Exercise details
Return exactly the span of lines that opens with the line containing "Sort and list" and closes with the last line of the data, inclusive.

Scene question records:
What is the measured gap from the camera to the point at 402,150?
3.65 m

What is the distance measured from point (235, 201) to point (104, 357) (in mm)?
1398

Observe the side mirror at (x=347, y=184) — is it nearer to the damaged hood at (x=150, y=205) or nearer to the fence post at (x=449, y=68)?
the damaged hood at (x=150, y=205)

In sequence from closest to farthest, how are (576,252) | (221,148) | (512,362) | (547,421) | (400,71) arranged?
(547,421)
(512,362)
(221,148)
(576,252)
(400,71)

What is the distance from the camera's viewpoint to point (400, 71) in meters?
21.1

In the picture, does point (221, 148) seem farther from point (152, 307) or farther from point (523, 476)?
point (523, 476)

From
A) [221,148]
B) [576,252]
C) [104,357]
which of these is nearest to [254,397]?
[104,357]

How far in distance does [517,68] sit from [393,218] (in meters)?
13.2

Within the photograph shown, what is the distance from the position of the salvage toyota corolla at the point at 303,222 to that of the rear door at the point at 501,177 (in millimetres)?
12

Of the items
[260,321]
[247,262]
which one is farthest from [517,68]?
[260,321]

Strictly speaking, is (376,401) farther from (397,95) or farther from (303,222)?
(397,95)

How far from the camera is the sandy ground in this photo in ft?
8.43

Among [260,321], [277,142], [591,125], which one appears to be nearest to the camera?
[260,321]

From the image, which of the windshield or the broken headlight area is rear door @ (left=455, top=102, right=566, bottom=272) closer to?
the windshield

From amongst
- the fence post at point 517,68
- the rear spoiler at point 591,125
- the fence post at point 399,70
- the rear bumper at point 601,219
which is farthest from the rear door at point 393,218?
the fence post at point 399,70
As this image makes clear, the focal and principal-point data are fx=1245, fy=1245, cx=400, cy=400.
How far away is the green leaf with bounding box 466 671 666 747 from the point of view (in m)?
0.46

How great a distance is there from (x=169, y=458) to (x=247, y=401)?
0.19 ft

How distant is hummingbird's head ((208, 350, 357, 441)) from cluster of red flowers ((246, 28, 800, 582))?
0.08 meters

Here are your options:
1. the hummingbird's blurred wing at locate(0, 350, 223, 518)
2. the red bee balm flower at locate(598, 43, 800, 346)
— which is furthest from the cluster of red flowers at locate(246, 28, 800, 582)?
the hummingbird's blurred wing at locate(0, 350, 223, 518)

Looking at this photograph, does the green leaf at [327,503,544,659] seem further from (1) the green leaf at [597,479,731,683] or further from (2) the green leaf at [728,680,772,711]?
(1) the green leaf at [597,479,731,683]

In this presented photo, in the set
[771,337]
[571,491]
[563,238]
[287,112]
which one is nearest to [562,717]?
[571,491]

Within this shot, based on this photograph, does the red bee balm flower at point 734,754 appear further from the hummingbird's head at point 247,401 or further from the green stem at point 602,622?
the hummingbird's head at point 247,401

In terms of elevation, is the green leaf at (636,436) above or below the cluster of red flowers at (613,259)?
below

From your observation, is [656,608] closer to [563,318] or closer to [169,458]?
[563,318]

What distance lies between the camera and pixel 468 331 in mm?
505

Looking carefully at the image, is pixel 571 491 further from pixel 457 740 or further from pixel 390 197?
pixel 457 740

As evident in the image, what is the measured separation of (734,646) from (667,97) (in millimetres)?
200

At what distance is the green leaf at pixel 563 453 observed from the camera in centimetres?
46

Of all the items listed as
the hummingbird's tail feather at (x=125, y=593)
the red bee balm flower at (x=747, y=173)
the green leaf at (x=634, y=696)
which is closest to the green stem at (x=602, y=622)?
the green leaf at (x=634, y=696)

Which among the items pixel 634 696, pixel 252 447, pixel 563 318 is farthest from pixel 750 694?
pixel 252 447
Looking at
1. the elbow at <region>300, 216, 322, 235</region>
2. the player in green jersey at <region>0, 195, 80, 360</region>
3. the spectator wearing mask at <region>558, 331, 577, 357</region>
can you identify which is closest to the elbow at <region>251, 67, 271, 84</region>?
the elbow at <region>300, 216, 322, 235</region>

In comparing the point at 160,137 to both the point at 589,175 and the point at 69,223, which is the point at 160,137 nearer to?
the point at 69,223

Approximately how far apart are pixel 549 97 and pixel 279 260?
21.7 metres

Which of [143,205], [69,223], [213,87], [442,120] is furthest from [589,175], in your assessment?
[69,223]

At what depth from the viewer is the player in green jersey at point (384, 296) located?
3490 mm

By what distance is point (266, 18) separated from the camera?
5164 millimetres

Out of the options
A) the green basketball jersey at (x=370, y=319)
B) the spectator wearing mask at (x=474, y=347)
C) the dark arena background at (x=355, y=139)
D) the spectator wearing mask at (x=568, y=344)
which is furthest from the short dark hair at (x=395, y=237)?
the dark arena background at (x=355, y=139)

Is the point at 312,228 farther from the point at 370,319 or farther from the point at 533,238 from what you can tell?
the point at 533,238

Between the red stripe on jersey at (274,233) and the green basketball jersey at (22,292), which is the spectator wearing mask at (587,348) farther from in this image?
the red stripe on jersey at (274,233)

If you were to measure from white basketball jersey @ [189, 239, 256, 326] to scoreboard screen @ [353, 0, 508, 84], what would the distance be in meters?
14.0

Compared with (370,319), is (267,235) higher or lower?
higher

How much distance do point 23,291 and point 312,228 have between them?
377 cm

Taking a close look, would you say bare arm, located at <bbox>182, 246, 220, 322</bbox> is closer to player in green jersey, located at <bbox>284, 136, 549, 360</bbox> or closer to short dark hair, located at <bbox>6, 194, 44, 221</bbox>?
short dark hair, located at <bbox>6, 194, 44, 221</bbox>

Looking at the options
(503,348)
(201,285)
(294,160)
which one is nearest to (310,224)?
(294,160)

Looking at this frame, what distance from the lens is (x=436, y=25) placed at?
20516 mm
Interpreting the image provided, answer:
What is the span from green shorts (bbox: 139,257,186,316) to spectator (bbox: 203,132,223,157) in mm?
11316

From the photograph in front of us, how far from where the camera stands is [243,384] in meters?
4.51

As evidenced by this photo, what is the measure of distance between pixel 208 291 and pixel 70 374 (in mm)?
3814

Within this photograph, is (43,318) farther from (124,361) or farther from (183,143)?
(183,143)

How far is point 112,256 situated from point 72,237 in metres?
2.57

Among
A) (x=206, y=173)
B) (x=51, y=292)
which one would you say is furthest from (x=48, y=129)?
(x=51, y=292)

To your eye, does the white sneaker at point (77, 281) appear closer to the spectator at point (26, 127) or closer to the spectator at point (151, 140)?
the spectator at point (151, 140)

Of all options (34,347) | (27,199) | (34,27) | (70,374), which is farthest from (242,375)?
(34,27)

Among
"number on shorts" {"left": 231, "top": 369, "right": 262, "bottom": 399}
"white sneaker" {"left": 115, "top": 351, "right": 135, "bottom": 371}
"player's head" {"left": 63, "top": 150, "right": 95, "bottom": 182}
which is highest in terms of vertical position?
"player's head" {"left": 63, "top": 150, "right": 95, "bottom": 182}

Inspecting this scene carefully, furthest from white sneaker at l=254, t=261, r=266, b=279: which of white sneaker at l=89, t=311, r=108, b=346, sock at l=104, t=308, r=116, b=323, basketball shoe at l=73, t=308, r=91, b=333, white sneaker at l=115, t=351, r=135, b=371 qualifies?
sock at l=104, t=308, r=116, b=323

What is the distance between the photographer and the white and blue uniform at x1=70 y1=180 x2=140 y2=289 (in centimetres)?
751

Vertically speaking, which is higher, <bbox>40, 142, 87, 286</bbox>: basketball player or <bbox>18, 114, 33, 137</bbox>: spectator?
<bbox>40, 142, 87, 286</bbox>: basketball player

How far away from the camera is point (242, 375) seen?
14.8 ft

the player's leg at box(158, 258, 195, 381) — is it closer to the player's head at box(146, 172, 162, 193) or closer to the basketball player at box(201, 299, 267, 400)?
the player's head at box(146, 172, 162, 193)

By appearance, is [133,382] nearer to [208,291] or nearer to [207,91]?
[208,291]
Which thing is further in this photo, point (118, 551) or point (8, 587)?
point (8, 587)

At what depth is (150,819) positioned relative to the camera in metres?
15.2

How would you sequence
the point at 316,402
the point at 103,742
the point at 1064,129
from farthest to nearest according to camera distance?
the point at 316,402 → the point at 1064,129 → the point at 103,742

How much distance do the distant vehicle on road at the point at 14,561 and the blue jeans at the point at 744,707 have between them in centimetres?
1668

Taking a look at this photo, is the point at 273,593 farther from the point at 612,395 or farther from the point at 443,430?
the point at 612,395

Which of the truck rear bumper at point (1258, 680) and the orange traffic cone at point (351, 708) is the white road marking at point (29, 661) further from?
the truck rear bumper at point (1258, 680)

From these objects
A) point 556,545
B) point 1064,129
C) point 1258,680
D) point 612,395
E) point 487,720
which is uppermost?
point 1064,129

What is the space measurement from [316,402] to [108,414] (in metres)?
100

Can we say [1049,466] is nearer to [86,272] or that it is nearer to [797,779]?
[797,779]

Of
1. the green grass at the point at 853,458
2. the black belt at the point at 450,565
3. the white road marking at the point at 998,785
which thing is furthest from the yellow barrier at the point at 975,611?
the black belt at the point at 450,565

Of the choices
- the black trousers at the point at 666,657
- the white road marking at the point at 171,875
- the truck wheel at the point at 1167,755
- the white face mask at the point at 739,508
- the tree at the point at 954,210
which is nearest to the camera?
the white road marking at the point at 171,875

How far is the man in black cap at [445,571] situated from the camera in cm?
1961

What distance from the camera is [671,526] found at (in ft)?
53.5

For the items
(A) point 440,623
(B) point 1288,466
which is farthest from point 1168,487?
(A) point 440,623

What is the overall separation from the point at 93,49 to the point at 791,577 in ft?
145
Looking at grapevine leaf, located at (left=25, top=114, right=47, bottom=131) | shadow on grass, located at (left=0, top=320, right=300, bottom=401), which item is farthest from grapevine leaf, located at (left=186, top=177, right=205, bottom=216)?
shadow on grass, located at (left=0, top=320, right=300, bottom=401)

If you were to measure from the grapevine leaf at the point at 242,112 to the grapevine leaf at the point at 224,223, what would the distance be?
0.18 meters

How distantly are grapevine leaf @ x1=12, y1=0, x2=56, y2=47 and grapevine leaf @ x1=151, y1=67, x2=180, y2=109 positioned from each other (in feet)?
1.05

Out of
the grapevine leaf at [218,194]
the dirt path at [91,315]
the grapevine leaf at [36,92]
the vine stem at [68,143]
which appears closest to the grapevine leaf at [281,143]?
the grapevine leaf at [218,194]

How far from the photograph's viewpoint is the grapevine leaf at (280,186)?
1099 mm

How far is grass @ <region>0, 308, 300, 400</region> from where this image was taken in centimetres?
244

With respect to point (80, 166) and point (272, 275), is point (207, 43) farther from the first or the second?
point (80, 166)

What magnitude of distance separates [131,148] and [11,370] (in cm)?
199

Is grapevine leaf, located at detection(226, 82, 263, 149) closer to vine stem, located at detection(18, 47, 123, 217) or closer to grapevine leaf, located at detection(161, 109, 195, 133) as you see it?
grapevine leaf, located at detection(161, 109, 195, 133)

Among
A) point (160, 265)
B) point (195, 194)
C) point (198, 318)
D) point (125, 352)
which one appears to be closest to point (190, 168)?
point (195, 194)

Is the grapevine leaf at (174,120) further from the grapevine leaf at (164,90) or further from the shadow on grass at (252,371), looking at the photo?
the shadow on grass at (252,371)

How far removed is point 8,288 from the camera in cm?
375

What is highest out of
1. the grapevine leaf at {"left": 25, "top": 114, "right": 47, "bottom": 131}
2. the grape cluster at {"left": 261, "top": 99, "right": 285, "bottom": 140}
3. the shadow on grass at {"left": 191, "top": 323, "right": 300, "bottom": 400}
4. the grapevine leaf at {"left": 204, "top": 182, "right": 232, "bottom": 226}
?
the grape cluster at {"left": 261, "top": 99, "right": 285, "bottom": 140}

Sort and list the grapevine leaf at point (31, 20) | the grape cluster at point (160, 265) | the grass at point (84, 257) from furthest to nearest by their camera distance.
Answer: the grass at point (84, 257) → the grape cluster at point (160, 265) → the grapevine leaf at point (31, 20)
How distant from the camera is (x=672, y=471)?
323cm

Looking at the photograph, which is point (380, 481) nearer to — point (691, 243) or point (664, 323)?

Response below
Sort and list the grapevine leaf at point (31, 20) | the grape cluster at point (160, 265) | the grass at point (84, 257) from furthest to nearest by their camera distance.
Answer: the grass at point (84, 257) → the grape cluster at point (160, 265) → the grapevine leaf at point (31, 20)
How distant from the camera is (x=672, y=471)?
323cm

Looking at the photograph, which is point (380, 481) nearer to — point (691, 243) or point (664, 323)?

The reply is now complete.